**Exercise details**
Transcribe the lines of the data starting at the line containing "From what is" and ending at the line containing "3. asphalt road [bbox 0, 479, 400, 711]", both included.

**Records from a data source**
※ ※ ※
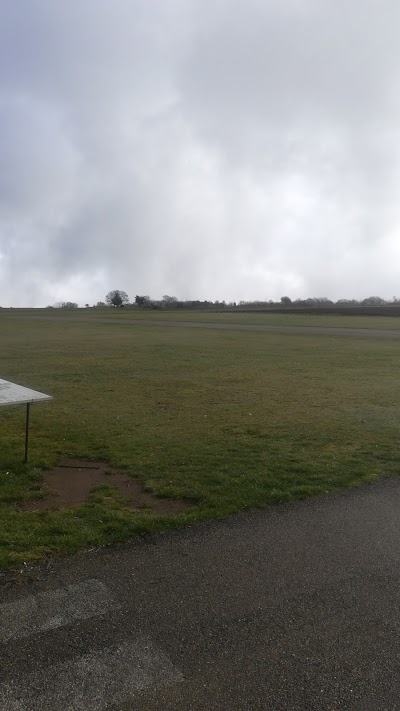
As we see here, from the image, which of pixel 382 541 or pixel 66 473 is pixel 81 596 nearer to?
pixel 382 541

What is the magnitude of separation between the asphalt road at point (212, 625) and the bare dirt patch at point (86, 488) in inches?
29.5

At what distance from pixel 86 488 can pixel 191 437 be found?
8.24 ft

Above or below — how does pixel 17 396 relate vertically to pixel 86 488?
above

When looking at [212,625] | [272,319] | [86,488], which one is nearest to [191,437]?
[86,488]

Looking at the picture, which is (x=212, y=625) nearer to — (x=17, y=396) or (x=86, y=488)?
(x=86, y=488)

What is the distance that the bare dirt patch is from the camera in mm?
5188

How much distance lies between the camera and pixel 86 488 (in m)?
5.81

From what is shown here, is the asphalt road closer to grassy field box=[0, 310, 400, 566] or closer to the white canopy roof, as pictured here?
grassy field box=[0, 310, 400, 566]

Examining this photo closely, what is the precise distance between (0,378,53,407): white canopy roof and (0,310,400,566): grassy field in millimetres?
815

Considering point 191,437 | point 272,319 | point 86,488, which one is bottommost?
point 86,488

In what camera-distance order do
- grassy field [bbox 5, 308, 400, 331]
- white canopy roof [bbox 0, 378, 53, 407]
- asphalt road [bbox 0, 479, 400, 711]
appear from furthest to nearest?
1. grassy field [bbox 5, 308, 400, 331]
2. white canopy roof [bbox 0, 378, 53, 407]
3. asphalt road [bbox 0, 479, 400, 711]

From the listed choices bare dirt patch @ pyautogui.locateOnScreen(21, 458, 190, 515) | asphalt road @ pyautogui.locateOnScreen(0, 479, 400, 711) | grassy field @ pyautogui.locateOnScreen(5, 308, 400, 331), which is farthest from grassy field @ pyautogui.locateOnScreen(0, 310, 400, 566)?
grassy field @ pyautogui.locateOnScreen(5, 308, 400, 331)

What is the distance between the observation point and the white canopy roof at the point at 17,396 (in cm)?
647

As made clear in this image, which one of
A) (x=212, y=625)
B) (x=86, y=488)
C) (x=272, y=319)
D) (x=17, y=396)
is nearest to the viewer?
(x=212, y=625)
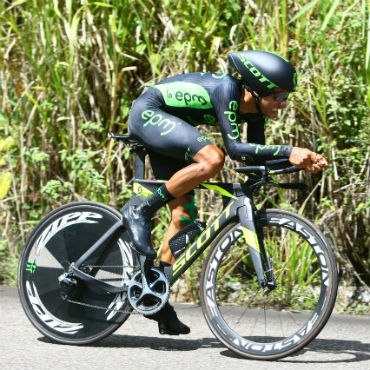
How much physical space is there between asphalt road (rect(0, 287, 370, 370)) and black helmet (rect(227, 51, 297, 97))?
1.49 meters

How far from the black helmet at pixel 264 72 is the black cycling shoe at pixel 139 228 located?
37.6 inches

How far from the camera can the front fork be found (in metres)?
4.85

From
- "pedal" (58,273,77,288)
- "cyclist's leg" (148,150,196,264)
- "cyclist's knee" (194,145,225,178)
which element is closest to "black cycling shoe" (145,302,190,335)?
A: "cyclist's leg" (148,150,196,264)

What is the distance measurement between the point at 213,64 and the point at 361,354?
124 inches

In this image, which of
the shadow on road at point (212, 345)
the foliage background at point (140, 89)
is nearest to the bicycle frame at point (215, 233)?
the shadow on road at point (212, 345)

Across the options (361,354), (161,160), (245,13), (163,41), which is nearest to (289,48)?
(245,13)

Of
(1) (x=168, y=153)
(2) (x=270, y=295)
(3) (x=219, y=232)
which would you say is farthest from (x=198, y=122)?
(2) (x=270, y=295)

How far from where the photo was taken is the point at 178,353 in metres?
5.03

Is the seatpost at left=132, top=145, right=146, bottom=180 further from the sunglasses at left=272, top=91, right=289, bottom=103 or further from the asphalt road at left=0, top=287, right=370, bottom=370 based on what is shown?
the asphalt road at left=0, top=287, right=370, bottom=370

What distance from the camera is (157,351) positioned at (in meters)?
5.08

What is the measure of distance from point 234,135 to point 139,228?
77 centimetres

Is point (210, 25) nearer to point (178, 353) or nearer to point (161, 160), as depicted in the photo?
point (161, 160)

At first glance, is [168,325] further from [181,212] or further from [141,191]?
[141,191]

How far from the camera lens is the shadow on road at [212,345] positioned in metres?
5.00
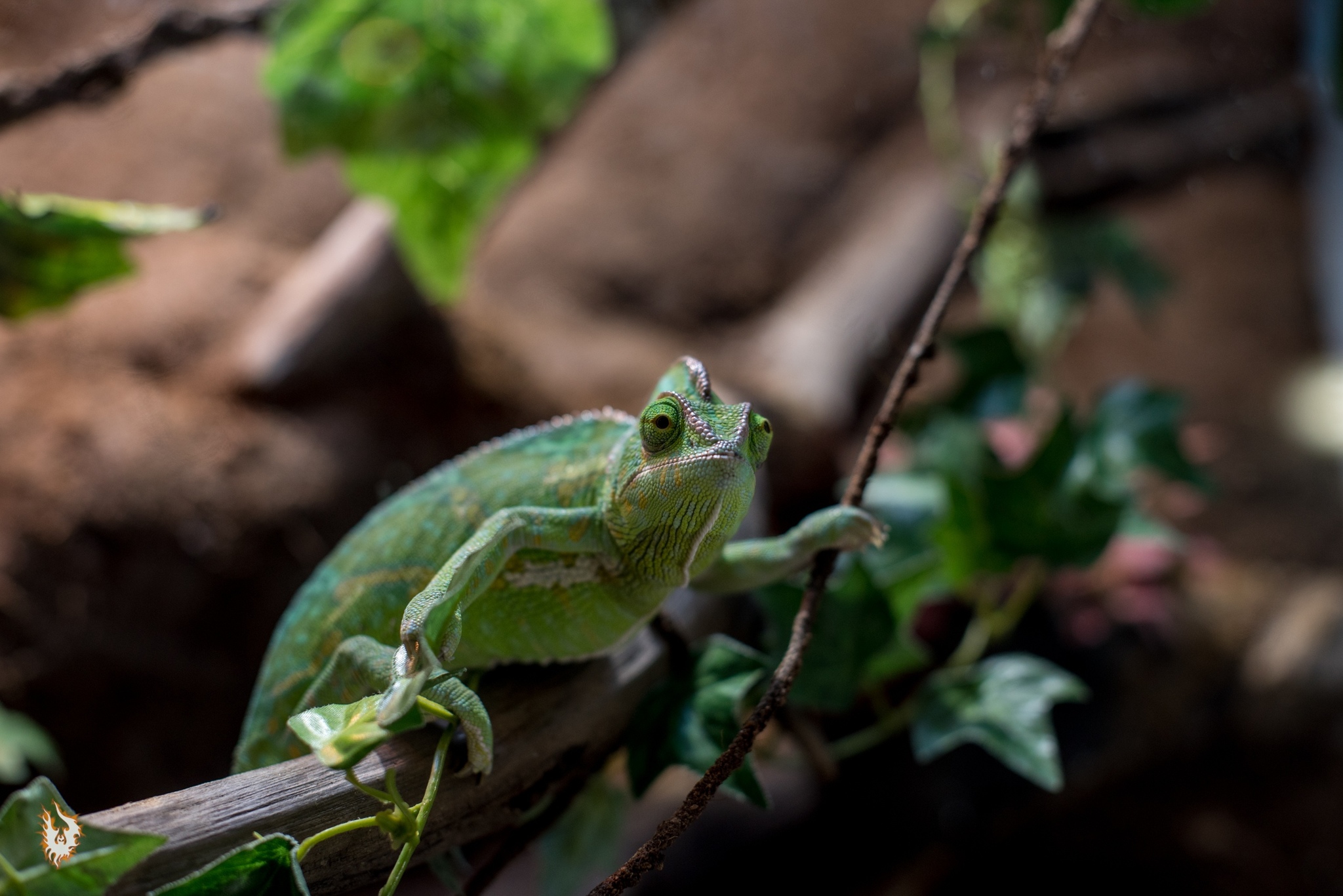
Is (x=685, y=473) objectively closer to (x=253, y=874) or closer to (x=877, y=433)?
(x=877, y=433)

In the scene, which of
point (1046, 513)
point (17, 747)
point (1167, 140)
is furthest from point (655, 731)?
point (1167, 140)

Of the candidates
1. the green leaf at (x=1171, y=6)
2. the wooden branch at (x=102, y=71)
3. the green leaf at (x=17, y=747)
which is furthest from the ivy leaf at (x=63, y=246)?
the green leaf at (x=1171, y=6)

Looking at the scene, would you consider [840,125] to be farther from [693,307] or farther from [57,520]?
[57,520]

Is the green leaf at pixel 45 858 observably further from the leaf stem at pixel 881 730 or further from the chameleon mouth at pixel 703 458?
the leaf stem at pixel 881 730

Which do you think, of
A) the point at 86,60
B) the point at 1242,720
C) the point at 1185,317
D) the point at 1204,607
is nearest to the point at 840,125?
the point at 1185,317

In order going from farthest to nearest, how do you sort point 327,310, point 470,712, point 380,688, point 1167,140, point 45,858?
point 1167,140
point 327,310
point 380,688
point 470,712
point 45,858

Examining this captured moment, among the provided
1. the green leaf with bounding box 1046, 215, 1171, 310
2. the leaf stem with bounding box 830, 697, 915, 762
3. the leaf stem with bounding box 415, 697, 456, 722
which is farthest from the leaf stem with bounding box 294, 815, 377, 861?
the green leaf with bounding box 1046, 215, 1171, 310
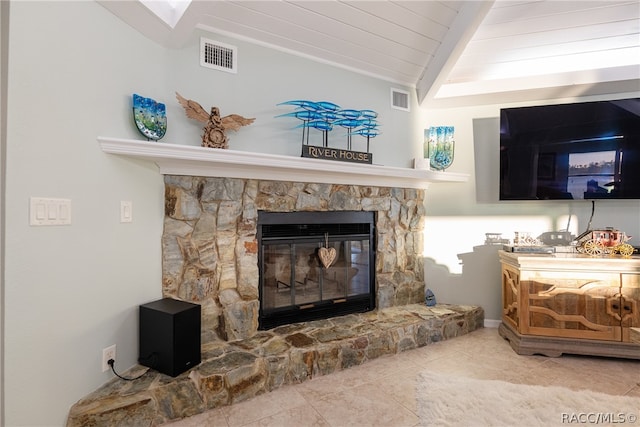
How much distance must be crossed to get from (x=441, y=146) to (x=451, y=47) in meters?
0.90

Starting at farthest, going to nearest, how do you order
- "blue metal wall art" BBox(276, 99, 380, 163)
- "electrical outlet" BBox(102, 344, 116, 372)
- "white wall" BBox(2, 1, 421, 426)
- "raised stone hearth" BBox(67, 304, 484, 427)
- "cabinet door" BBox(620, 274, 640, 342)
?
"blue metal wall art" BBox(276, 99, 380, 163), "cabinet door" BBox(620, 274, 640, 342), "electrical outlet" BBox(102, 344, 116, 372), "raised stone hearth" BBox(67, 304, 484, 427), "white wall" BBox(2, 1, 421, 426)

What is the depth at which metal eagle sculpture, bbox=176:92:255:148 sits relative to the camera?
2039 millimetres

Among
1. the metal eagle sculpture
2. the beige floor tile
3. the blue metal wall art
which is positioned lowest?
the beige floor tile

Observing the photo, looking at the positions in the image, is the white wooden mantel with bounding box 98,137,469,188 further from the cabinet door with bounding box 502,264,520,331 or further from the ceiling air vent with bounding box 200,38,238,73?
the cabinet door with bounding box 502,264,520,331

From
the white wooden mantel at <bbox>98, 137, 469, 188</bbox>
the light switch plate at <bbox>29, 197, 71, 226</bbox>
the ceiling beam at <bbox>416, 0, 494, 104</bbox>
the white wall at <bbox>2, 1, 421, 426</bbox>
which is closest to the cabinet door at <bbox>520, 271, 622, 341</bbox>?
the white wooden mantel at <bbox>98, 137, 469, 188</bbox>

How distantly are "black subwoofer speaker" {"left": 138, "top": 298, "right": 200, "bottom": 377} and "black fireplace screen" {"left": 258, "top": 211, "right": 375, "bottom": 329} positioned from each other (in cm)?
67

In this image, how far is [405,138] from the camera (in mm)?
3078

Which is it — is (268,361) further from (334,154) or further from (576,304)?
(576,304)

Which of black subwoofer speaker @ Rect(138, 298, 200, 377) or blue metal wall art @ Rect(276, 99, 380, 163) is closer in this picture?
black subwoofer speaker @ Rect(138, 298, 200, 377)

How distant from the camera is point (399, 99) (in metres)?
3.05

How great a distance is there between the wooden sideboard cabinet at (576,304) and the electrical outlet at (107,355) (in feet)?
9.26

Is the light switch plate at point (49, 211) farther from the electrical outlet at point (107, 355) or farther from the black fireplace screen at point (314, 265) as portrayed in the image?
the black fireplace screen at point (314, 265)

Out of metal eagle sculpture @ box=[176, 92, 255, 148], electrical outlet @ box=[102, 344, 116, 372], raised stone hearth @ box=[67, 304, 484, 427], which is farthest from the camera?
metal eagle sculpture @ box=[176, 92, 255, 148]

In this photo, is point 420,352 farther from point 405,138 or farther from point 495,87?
※ ※ ※
**Exercise solution**
From what is shown here, is the asphalt road closer to grassy field box=[0, 310, 400, 566] or closer to the white canopy roof, as pictured here?
grassy field box=[0, 310, 400, 566]

Examining this photo closely, what is the precise distance between (0,378,53,407): white canopy roof and (0,310,400,566): grassy field in millimetres?
815

Considering point 191,437 | point 272,319 | point 86,488, which one is bottommost?
point 86,488

In what camera-distance order do
- grassy field [bbox 5, 308, 400, 331]
- white canopy roof [bbox 0, 378, 53, 407]
- asphalt road [bbox 0, 479, 400, 711]
appear from furthest to nearest?
1. grassy field [bbox 5, 308, 400, 331]
2. white canopy roof [bbox 0, 378, 53, 407]
3. asphalt road [bbox 0, 479, 400, 711]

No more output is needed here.